Big Window, Small Vision

June 17, 2025

Over coffee a few days ago, a friend (YC founder, obviously building agents) told me most people in the space were thinking about it all wrong. His pitch was simple: pick the smartest model, give it the right tools, and call it a day. No RAG, no smart indexing, no embeddings. Just a good prompt and a fat token budget.

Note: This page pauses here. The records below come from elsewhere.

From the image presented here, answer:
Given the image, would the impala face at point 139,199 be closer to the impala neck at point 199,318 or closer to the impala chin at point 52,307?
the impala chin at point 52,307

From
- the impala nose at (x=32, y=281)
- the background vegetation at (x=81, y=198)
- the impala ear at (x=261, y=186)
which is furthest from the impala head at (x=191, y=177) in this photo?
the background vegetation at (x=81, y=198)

He referenced Anthropic’s Boris Cherny, who took it further speaking about how for Claude Code they load context and memory on Latent Space (~45 minute mark):

Early versions of Claude actually used RAG. So we, like, indexed the code base […] just off-the-shelf RAG, and that worked pretty well. […] eventually, we landed on just agentic search as the way to do stuff […] it outperformed everything. By a lot. […] Just using regular code searching, you know, glob, grep, just regular code search. […] And then the second one was there was this whole, like, indexing step that you have to do for RAG. And there’s a lot of complexity that comes with that because the code drifts out of sync. And then there’s security issues because this index has to live somewhere. And then, you know, what if that provider gets hacked? And so it’s just a lot of liability for a company to do that. […] we don’t want to upload it to a third-party thing. It could be a first-party thing. But then we still have this out-of-sync issue. And agentic search just sidesteps all of that. So essentially, at the cost of latency and tokens, you now have really awesome search without security downsides.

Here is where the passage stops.